It has been reported that the Chilean Government is to request the return of artefacts from British Museums.

The most notable instance is the return and repatriation of the remains of an extinct animal, known as the Mylodon, that lived in Patagonia around 10,000 years ago.

Its remains were brought to the UK for research in 1897, but according to Felipe Ward, the Chilean Minister of National Assets, they have never been returned.

Speaking to reporters, he said, “We hope to have talks with the museum authorities … and seek to repatriate the mylodon’s remains; these are bones and skin that are in storage; not even being exhibited.”

Discussing the matter with Al Jazeera, a representative from the Natural History Museum said that the museum is “currently in communications with the relevant authorities in Chile”.

Mr Ward is also seeking the return of an Easter Island statue that was taken in 1868 and brought to London as a gift to Queen Victoria.
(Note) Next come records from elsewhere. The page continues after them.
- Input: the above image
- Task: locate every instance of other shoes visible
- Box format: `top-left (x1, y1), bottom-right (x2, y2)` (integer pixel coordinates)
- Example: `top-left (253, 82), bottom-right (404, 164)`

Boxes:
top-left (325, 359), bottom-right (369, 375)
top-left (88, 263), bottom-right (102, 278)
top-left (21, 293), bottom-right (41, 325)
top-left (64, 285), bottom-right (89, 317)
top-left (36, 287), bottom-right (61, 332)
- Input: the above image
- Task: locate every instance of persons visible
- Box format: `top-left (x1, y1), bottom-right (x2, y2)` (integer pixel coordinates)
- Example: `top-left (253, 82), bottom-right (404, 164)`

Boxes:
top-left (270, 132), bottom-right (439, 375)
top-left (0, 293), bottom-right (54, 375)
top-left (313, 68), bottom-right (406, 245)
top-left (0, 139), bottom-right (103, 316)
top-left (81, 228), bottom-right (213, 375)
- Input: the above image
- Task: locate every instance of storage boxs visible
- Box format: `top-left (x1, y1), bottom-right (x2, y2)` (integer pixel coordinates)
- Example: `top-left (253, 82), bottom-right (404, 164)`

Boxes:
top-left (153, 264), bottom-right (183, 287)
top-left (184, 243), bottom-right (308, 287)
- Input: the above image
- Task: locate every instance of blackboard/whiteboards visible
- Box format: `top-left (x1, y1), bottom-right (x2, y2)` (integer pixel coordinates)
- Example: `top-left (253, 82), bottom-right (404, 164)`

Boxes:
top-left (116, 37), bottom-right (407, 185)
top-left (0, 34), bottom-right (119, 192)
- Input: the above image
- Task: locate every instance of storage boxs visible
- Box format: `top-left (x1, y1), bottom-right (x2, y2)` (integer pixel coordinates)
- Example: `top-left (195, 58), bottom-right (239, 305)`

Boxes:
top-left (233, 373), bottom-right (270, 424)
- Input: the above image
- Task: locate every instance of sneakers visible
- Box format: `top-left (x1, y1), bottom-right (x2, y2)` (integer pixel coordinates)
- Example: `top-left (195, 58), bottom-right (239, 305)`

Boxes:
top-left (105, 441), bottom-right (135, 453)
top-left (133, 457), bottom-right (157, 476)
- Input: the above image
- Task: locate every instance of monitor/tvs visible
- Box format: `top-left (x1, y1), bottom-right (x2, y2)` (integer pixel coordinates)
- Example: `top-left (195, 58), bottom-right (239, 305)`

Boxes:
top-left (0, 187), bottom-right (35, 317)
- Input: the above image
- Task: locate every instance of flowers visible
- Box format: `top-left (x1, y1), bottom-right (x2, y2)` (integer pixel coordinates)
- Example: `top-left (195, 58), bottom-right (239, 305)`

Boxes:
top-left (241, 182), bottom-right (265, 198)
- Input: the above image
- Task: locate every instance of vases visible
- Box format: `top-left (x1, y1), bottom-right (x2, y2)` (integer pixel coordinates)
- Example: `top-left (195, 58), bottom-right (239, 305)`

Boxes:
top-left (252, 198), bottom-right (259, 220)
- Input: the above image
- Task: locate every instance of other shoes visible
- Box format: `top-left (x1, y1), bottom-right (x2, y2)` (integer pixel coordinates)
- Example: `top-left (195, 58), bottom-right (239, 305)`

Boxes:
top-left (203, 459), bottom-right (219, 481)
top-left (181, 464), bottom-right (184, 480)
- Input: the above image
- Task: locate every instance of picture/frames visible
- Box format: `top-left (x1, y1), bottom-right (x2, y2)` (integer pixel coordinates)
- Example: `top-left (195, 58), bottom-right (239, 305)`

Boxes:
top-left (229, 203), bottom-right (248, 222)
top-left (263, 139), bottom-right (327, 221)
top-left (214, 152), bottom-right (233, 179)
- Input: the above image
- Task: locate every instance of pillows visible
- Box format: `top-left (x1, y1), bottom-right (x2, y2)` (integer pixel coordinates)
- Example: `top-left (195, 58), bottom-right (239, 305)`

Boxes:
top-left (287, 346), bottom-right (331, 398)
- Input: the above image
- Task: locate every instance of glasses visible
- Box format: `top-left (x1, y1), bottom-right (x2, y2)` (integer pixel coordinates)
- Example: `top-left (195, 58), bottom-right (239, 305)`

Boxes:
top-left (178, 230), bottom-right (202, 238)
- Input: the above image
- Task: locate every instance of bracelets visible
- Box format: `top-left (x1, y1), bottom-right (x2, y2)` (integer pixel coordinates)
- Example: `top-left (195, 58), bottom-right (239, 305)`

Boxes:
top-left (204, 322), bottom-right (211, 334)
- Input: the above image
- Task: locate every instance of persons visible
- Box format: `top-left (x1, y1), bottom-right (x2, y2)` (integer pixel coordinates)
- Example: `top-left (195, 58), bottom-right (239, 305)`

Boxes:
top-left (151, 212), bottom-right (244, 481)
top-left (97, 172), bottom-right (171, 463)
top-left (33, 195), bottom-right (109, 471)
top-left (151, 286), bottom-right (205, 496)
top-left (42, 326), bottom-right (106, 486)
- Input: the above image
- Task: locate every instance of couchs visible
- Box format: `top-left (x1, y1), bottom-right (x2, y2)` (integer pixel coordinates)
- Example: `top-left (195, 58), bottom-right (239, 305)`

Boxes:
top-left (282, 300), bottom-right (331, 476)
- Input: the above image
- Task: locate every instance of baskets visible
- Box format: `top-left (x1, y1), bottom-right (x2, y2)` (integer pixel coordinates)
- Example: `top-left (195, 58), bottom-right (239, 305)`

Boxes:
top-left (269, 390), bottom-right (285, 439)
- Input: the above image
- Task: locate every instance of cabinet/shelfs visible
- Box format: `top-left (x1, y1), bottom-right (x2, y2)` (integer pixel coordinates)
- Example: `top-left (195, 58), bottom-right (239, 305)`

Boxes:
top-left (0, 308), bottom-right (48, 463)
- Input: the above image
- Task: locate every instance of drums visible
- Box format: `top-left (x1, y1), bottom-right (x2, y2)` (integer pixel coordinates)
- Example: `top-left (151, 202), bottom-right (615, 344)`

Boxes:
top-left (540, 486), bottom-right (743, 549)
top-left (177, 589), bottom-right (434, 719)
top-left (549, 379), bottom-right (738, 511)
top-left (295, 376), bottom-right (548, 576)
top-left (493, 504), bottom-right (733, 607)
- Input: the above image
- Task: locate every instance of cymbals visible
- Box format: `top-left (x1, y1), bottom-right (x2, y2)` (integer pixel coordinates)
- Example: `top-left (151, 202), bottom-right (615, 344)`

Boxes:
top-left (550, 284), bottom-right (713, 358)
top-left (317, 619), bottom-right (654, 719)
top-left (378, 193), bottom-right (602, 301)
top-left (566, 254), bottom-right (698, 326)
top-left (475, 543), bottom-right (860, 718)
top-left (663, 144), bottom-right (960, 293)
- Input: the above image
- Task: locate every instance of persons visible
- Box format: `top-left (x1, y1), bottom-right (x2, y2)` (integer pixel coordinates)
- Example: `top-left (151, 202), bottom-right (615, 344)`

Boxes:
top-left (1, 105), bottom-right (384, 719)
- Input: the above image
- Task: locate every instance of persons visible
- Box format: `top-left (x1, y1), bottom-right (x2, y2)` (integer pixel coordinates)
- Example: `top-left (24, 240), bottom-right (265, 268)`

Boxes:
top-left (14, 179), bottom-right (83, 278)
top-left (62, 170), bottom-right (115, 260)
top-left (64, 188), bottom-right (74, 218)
It is thought that the country also plans to ask the Kon-Tiki Museum in Norway to return a large selection of historical pieces from Easter Island.

Although it might seem like Chile has lost a lot of historical artefacts over the years, the country still has much to offer in terms of fascinating museums and exhibitions, so here are some of RealWorld’s favourites:

Servicio Nacional del Patrimonio Cultural

Open 10:00 to 18:45 Tuesday to Sunday, The National Museum of Fine Arts holds some of Chile’s most beautiful and important items of national artistic heritage, and regularly holds lectures, conferences, and seminars on art and other topics of interest.

Established in 1880, it is the oldest museum in South America, and is located in the very heart of Santiago.

With free entry to all, the museum has a host of temporary and permanent exhibits, including The Matta of All, which will run until March 2019.


The Houses of Pablo Neruda

Pablo Neruda (1904-1973) is often regarded as one of the world’s most interesting and treasured poets, and two of his houses, found in Santiago and La Sebastiana, have been turned into museums and are open for all to see.

With each being decorated and designed by Neruda himself, guests are offered a glimpse into the mind and personality of South America’s most revered poet.

His first house, located in Santiago, is found in Barrio Bellavista, with guided tours being available in English, Spanish, and French.

Entry costs $4,000 pesos and is open from 10:00-18:00 Tuesday to Sunday. In January and February the museum stays open until 19:00.

The museum in La Sebastiana is found in the rolling and immensely beautiful hills of Valparaíso.

Like the first house, entry is priced at $4,000 pesos and the museum is open 10:00-18:00 Tuesday to Sunday.

Colchagua Museum

Located in the heart of the Valley of Colchagua in Santa Cruz, one of Chile’s most affluent wine regions, Colchagua Museum exhibits a wonderful mix of Chilean natural history and pre-Columbian art and culture.

The museum also exhibits the impressive and private collection wealthy weapons scientist, Carlos Cardoen, who collected anthropomorphic ceramics from all over Latin America, as well as South American huasos (cowboy) gear.

One of the primary exhibits is a collection of films, artefacts, and photographs from the 2010 rescue of 33 miners, who were trapped 700m underground for no less than 69 days.

The museum is open seven days a week, 10:00-19:00.

ALMA Observatory

Although not strictly a museum, the ALMA Observatory in Atacama, is open to all and has some of the most impressive scientific visiting facilities in South America.

The observatory is open every Saturday and Sunday morning, but be sure to register in advance on this page before heading out.

Entry is free of charge and a visit offers the remarkable opportunity to gain insights and knowledge about the universe around us.

The tour guides are very dedicated to their roles and welcome questions from guests and accompanying children alike.